City Landmark - Old Bungalows, Patel Nagar

City Landmark – Old Bungalows, Patel Nagar

City Landmark - Old Bungalows, Patel Nagar

Fading ghosts.

[Text and photo by Mayank Austen Soofi]

The faded yellow paint of the exteriors have peeled off in many places—is probably peeling off at this moment too, while you read these words. The old paint underneath the yellow, resurfacing, has the dull pink glow of a perpetual sunset. The building seems empty. Facing the smoggy road, it stands between modern glass-grey edifices.

The bungalow is a souvenir of the old Patel Nagar. The central Delhi locality is littered with similarly elegant residues of our city’s recent past. Some houses are tucked deep within the back-lanes, adorned with the the chippy floors and swirly staircases of decades-old architectural trends. A few of these look forlorn. They must be vacant, awaiting their turn to be replaced by multi-stories.

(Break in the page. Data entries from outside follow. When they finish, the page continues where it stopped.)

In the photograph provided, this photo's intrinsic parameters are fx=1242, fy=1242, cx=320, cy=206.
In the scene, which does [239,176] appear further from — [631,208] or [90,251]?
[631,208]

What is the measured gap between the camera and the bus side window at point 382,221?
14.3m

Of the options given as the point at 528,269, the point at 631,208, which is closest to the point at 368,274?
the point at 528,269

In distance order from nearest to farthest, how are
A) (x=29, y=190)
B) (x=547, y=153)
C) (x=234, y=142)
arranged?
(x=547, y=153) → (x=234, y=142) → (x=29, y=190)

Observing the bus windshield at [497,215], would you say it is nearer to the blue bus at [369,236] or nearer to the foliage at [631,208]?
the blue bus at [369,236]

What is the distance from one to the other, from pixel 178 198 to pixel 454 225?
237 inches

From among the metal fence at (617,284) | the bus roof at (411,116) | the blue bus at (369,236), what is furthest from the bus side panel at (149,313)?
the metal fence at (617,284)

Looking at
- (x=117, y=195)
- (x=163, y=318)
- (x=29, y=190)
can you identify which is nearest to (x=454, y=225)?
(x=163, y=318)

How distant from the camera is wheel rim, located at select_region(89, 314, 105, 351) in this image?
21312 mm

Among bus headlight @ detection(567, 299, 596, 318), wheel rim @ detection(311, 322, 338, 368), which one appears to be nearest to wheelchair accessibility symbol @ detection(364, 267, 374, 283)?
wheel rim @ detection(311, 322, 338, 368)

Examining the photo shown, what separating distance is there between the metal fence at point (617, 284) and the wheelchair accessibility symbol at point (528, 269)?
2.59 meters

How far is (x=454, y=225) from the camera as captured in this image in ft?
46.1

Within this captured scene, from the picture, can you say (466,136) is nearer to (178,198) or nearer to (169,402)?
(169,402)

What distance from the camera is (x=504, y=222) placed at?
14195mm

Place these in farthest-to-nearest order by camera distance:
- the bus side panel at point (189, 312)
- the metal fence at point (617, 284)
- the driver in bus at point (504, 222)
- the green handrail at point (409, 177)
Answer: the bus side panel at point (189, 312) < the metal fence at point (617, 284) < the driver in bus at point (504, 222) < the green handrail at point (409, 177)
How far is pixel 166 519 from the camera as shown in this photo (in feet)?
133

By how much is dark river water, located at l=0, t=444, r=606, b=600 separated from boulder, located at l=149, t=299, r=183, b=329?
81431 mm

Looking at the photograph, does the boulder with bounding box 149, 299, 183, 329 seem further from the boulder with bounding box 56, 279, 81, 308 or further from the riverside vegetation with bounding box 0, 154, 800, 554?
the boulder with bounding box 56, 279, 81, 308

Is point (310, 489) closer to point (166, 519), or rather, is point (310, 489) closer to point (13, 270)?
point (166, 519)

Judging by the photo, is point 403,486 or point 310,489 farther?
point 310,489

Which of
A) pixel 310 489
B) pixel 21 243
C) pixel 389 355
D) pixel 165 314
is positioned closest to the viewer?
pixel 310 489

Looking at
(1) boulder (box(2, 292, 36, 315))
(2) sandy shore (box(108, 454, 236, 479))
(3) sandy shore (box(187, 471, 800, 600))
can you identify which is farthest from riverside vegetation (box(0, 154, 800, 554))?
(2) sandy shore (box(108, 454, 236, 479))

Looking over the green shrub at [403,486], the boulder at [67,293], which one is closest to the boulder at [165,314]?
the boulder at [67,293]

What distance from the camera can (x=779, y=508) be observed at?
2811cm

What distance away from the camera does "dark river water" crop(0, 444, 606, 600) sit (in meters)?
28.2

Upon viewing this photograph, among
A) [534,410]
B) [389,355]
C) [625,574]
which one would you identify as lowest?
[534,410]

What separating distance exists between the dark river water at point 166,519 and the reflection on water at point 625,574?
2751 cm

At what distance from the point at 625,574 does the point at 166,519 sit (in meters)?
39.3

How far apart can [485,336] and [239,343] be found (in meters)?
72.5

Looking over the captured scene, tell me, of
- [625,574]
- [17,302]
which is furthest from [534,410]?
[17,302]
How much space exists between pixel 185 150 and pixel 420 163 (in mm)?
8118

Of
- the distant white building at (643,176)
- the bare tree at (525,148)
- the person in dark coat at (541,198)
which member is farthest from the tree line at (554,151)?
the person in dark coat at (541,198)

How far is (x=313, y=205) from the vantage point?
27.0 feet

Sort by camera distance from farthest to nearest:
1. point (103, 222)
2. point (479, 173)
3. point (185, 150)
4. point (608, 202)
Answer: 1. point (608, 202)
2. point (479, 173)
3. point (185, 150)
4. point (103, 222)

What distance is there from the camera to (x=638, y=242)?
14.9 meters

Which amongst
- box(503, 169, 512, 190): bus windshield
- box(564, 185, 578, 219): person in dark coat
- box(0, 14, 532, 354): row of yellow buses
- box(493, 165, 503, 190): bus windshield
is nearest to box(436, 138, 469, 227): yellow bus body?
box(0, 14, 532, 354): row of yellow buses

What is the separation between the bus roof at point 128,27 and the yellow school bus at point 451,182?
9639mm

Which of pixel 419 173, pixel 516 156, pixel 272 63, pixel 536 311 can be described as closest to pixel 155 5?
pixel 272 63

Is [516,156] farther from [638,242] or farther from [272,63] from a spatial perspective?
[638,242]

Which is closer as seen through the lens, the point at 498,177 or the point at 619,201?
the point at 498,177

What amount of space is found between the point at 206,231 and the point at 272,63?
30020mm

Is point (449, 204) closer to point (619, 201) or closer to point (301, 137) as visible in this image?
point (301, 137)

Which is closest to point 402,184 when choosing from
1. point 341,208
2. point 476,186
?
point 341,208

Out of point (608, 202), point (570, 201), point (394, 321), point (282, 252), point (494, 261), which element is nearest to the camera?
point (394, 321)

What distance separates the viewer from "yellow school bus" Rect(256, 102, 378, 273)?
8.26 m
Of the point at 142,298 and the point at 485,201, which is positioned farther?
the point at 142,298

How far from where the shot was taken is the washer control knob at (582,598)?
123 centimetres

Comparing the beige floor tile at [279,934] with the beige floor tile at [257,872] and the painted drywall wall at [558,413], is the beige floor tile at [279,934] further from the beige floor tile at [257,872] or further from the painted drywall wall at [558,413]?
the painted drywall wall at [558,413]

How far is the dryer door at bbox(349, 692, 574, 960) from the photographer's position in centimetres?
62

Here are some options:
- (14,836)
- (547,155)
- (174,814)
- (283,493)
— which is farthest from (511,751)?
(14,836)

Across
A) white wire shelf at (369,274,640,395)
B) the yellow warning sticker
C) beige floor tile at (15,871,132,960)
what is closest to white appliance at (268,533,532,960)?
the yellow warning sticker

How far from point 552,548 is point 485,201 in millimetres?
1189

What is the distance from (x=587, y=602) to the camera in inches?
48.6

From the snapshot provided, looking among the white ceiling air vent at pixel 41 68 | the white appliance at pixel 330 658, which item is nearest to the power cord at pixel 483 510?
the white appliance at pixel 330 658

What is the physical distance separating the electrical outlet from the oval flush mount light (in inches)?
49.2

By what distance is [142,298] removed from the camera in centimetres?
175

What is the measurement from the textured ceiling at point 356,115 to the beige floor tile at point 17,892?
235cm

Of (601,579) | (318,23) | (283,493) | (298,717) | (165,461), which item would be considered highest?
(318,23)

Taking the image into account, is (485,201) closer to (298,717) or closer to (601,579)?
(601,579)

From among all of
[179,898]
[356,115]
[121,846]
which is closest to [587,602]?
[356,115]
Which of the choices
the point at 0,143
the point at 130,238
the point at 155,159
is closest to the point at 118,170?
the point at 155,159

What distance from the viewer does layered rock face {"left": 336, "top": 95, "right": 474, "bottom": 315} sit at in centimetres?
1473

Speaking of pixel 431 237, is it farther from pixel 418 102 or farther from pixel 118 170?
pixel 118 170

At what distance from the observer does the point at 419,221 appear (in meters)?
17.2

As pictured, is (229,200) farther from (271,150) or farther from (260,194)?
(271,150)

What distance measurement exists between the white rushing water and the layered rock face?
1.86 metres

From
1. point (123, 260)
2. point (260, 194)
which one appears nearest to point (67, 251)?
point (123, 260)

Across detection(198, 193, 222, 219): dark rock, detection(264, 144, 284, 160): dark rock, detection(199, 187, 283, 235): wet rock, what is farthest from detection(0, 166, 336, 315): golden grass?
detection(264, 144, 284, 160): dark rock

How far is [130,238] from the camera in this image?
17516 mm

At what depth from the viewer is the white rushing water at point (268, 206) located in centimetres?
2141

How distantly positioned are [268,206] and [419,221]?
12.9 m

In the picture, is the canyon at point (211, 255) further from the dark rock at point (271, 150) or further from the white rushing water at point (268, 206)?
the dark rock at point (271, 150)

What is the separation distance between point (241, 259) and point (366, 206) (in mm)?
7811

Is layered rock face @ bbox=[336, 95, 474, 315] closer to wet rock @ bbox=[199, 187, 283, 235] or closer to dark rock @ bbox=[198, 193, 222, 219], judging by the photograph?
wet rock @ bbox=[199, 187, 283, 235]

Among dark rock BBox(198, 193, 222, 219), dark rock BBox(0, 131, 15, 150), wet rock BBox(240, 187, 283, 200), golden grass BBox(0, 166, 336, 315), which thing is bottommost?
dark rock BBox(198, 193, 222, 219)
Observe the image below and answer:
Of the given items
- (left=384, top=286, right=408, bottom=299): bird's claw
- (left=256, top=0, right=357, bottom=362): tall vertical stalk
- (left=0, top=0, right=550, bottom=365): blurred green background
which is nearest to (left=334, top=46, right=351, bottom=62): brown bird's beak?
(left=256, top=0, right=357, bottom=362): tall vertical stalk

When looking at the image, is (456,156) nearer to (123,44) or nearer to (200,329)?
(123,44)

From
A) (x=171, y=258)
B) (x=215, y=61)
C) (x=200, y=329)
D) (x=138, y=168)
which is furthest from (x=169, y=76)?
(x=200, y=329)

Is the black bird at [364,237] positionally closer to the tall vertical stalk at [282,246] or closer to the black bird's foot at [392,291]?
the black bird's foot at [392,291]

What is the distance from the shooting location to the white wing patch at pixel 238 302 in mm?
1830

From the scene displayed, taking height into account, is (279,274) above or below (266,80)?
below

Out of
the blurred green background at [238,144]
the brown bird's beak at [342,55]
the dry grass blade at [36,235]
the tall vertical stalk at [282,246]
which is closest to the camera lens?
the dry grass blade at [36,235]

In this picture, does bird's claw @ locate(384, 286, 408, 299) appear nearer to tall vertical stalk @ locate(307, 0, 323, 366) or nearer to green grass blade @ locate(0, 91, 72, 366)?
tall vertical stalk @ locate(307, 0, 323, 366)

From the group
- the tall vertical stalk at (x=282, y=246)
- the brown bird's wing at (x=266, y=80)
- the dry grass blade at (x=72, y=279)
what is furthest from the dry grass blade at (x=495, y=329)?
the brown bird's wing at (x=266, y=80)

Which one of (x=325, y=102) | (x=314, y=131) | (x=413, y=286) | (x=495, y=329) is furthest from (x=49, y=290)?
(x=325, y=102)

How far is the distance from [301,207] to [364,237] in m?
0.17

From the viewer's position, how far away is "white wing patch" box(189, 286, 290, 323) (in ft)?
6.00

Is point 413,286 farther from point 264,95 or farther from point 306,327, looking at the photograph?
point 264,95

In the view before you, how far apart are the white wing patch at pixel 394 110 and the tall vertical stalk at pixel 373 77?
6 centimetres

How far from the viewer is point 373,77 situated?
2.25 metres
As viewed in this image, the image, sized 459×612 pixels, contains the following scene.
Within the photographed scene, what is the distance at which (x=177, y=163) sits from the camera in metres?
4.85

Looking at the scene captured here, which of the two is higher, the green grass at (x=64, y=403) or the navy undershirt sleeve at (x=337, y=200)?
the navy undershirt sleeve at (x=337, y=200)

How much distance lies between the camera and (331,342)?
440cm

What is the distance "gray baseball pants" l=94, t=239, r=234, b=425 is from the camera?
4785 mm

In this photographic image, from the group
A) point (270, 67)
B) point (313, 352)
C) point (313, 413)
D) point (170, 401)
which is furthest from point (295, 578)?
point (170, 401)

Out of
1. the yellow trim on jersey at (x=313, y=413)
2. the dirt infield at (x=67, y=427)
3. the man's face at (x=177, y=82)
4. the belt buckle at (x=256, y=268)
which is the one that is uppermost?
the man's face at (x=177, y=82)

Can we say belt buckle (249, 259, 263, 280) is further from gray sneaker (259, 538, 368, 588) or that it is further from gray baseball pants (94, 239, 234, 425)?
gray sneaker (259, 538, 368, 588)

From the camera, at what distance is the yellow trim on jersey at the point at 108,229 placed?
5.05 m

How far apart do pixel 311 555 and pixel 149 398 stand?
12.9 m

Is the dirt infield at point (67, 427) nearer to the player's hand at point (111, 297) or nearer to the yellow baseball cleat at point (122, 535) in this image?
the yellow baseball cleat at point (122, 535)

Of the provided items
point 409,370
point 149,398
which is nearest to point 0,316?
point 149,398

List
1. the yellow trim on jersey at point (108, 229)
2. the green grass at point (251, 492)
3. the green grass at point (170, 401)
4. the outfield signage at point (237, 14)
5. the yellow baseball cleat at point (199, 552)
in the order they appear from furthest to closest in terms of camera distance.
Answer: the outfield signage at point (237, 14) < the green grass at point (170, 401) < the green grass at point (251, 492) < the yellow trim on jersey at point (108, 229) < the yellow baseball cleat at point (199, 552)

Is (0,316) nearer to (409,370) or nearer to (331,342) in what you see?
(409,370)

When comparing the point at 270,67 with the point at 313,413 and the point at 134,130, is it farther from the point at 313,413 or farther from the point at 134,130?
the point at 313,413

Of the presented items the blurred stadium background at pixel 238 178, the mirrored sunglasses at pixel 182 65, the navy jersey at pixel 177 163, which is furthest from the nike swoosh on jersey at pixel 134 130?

A handful of Patel Nagar’s aged relics line both sides of its main road, easily visible to passers-by. One such bungalow has a huge porch colonised by a huge banyan. Another exists only in the memories of a celebrated Shakespeare scholar. In his 80s, Professor Rupin Walter Desai grew up in the “large, rambling” Rangoon Villa built in 1952 by his father, who used to teach Far Eastern history at the University of Rangoon in Burma. The main road house had two gardens, five rooms, and many terraces and balconies. There were guava and papaya trees, and a giant fig tree. The young Desai would reread Hamlet in the back garden or in his room upstairs. The drinking water for the “villa” would be sourced from Karol Bagh; no water pipeline existed in Patel Nagar during the early years of the bungalow. “Too expensive to maintain,” it was sold in the 1970s, obliging the venerable academic to move to his current flat in a Patel Nagar back-lane. A “big hotel” stands on the site of the professor’s former home; the hotel actually occupies the plots of two former bungalows.

Not far from where Rangoon Villa was, a moderately dilapidated bungalow continues to be inhabited. Two of the rooms have fireplaces. The dimly lit pooja room with its musty peeling walls evokes the hushed ambiance of a sacred cloister; so soulful here that one palpably feels the divinity’s presence. Sadly, portions of the beautiful woodwork in one of the rooms were destroyed by a termite invasion. The family recognises the rarity of the house, but is resigned to the inevitability of its demise. (A multi-storey overlooks the bungalow.)

Meanwhile, on the main road, a building is coming up. A bungalow stood on the site.